Sadece bana olan sevgisinin bittiğine ve basit bir ayrılık olmuş olduğuna inanmak istedim. Bitti, geçti ve gitti. Ama ne oluyor biliyor musunuz ? Her şeyden çok sizi deliler gibi sevdiğini bildiğiniz kişinin, daha günler önce sevgi ile elinizi tutan kişinin, birçok şeyden vazgeçip hayatınızın merkezine aldığınız o kişinin artık sizi öyle sevmediği gerçeği ile yüzleşiyorsunuz. İnanamıyorsunuz, inanmak istemiyorsunuz. Size “seni sevmeyi seviyorum” diyen kişinin sizi bir başkası için sevmeyi bırakmasına bir türlü inanamıyorsunuz. Gözündeki parlamayı, aşkı, sevgiyi, kimi zaman sizin için göz yaşı döken o gözlerdeki o ışığın sonsuza dek sönmüş olduğuna inanamıyorsunuz. 

Bir daha hiç kimseyi onun kadar sevemeyeceğinize ve hiç kimse tarafından böyle sevilemeyeceğinize öyle bir inanıyorsunuz ki onun yüzüne bile “Emin ol hiç kimse benim seni sevdiğim gibi sevmeyecek bir daha seni.” bile diyebilecek cesareti bulabiliyorsunuz kendinizde. Çünkü bu gerçeğe tutunmak size iyi geliyor. Sonra “Yok yok o kendinde değil, beni hala seviyor ama inkar ediyor çünkü kızgın” diyorsunuz kendi kendinize. Sahi hep size kızgındı son zamanlarda değil mi ? Siz illa ki bir şeyler yapmışsınızdır kızdırmak için onu. Ya da üzmüşsünüzdür. Onun da üzüldüğü için kafası karışmıştır. Suç onda değil ki ! Herkes boşluktayken kafası karışabilir. Onun bu boşluğundan yararlanan o kız tek suçlu. Senin hayatını mahvetmeye çalışan o kız.

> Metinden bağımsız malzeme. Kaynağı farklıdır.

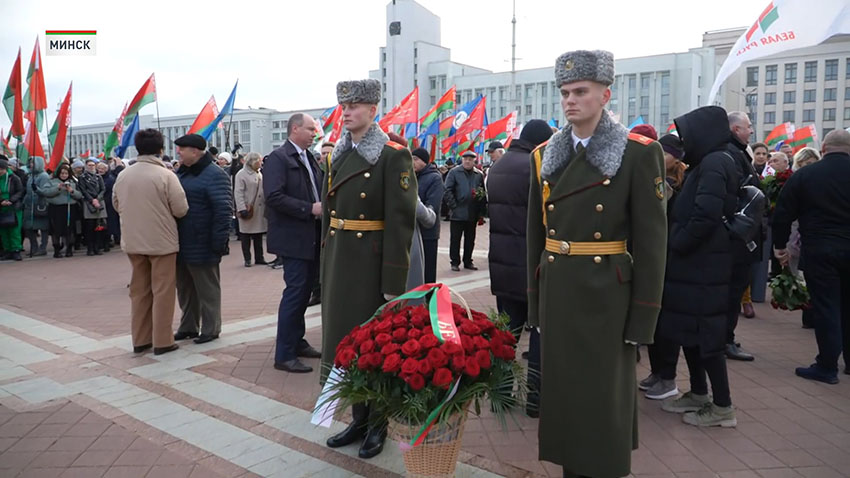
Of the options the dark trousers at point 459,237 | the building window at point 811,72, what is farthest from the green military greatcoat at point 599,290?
the building window at point 811,72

Her geçen gün kendinizi yanlış bir şey yapmadığına ikna etmekle geçiyor böyle diye diye... Ama farkında değilsiniz hep bir suçlu arayışındasınız aslında. Bu yaşananlarının sorumluluğunu biri üstlenmeli çünkü. Fakat her günün sonunda yine tek suçlunun kendiniz olduğuna karar verecek kadar aklınızı kaybedebiliyorsunuz. Ben yaptım, onu ben uzaklaştırdım. Ben onu kendi ellerimle o kıza ittim demeye başlıyorsunuz. Sonra ne mi oluyor ? Artık kendinizi kaybediyorsunuz. Kendi elleri ile kendi hayatını mahvetmiş biri olarak hiçbir şeyi hak etmediğinize o kadar inanıyorsunuz ki yaşanan tüm kötü şeylerin sorumluluğunu üstlenecek kadar kendinizi kaybediyorsunuz. İşte hayatınızın dönüm noktası da burası oluyor. Eğer çevrenizde size değer veren hakiki dostlar biriktirmiş, iyi arkadaşlıklar edinebilmiş bir insansanız şanslısınız demektir. Çünkü ben öyle yaptım. Kaybettiğimi düşündüğüm bir şeyin boşluğunu bana değer veren insanlar ile doldurdum. Onlara adeta tutundum. Onlar da bana tutundular. İşte o zaman anlıyor insan, onsuz yapamam dediği birçok kişi hayatından çıktığında onlarsız çok daha mutlu bir insan olabileceğini. Mutluluk kavramını bir insana atfetmeden de mutlu olunabileceğini. 

Olabilirsiniz, çünkü mutlu olmak düşünüldüğü kadar zor değil. Eğer mutluluğu doğru yerde arıyorsanız mutlu olmamak için bir sebebiniz yok.